Her name was Alice, just Alice.
I never knew her last name.
She lived with her son Charlie, or should I say Charlie lived with her. He is himself elderly, just a guy who never grew up. I see him every day riding his bike around the neighbourhood. The other day, I saw he put a For Sale sign on his bike. Fifty bucks to the lucky new owner.
I knew something had gone terribly wrong. Alice wasn't sitting on her porch waving to the neighbours. The usual flowers weren't being hung up but I figured she was waiting for the 24th of May weekend, that time all old folks will tell you is the perfect time for perennials after the frost had eventually left town.
I knew for sure that something wasn't right when I saw a For Sale sign on Alice's house earlier in the week.
My worst fears were confirmed.
Alice doesn't live here anymore.
The tiny house where she raised six children sold within 24 hours. Charlie had put out a few belongings in the trash, but otherwise there was no sign of him. I guess he was looking for a place -- free at last to pursue his most bohemian tendencies. He'll miss the old doll but he might have a little scratch in his pocket.

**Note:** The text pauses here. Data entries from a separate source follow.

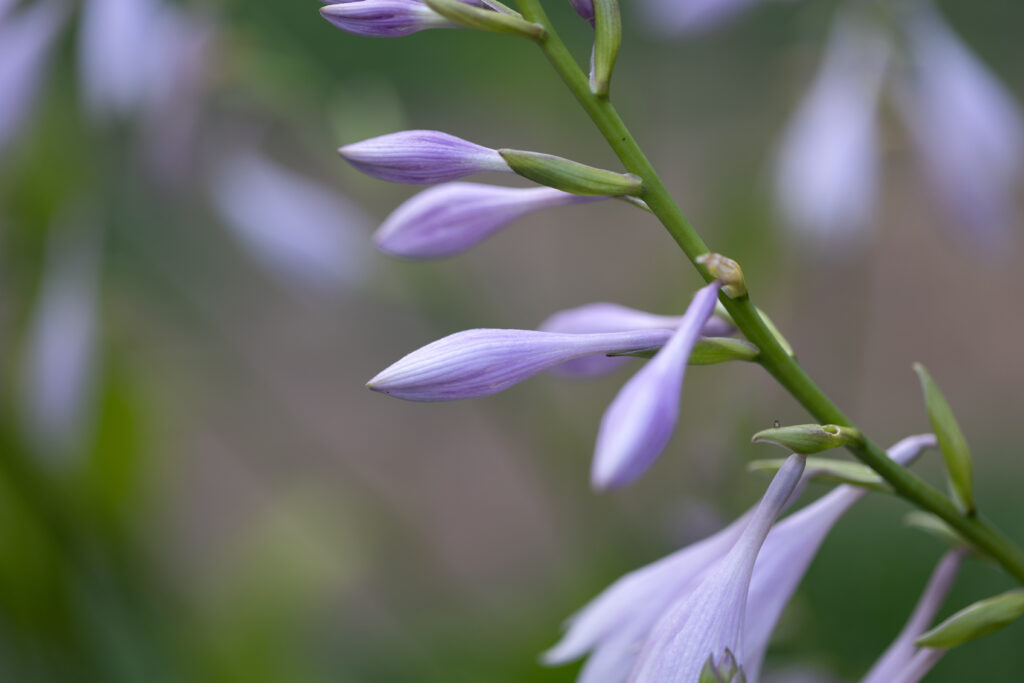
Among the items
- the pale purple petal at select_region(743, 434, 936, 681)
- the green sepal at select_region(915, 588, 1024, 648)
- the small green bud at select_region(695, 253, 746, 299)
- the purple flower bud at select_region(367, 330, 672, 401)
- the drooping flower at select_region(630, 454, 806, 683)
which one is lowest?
the green sepal at select_region(915, 588, 1024, 648)

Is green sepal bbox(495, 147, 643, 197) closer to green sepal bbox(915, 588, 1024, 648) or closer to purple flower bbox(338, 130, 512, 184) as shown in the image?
purple flower bbox(338, 130, 512, 184)

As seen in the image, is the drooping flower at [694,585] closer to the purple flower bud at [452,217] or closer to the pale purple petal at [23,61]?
the purple flower bud at [452,217]

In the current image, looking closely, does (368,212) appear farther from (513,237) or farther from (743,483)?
(513,237)

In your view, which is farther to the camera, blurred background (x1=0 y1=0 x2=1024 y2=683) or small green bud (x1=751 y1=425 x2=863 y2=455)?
blurred background (x1=0 y1=0 x2=1024 y2=683)

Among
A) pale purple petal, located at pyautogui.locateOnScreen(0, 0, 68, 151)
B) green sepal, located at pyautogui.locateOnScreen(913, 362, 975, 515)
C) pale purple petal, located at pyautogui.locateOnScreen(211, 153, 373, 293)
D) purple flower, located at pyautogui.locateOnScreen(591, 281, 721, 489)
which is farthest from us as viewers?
pale purple petal, located at pyautogui.locateOnScreen(211, 153, 373, 293)

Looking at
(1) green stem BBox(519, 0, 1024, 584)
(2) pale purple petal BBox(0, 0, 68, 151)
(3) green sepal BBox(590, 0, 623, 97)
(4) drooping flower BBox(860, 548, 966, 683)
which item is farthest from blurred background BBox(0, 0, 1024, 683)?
(3) green sepal BBox(590, 0, 623, 97)

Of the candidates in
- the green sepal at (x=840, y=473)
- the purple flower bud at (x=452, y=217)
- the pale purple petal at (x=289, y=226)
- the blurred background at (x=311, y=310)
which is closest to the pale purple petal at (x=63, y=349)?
the blurred background at (x=311, y=310)

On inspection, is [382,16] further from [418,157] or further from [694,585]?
[694,585]

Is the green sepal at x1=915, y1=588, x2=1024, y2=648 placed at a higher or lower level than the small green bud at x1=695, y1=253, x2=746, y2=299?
lower

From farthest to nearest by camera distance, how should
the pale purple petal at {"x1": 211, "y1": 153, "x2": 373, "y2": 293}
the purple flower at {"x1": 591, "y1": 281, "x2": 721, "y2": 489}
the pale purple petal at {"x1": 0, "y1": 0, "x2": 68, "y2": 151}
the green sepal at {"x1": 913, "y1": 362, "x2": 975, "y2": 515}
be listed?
the pale purple petal at {"x1": 211, "y1": 153, "x2": 373, "y2": 293} < the pale purple petal at {"x1": 0, "y1": 0, "x2": 68, "y2": 151} < the green sepal at {"x1": 913, "y1": 362, "x2": 975, "y2": 515} < the purple flower at {"x1": 591, "y1": 281, "x2": 721, "y2": 489}
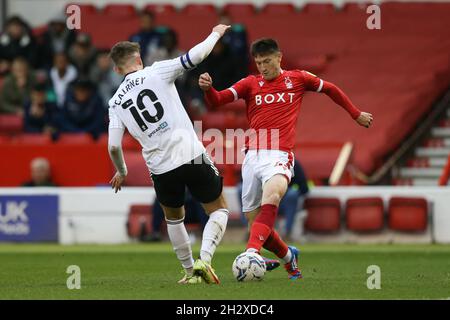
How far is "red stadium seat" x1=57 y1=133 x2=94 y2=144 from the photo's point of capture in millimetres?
18905

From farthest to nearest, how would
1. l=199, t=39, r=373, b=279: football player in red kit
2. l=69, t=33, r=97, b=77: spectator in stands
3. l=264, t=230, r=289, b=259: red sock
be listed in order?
l=69, t=33, r=97, b=77: spectator in stands
l=264, t=230, r=289, b=259: red sock
l=199, t=39, r=373, b=279: football player in red kit

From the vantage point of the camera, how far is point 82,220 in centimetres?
1758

Alice lived next door but there were few sightings of her in recent years. The last time I saw her, she was walking down the road with her daughter who told me it was Alice's 100th birthday. I talked to her, she smiled but she clearly didn't remember me even though we'd had long chats on her porch over the eight years we've lived here. I went into her house a bit later, and the place was over-flowing with people: her kids, her grandkids. I gave her a kiss; she gave me some cake.
What a wonderful woman she was, with a life full of laughter and children.
She got to live in her own home until the very end.
Tragically, she died on the operating table while a doctor was trying to give her a new hip.
Really? A hip. At 102.
That told me she wasn't giving up on life, and was looking to the future.
Not a bad way to go, really, not clutching a chest or dying of some terrible disease.
Just a bit bummed that the hip didn't take.
I'll miss Alice of Connery Avenue. Seeing her always gave me hope for the future.
A wink and a smile on an otherwise dreary day.
Goodbye Alice.
It was always good to see you, even though I didn't really know you.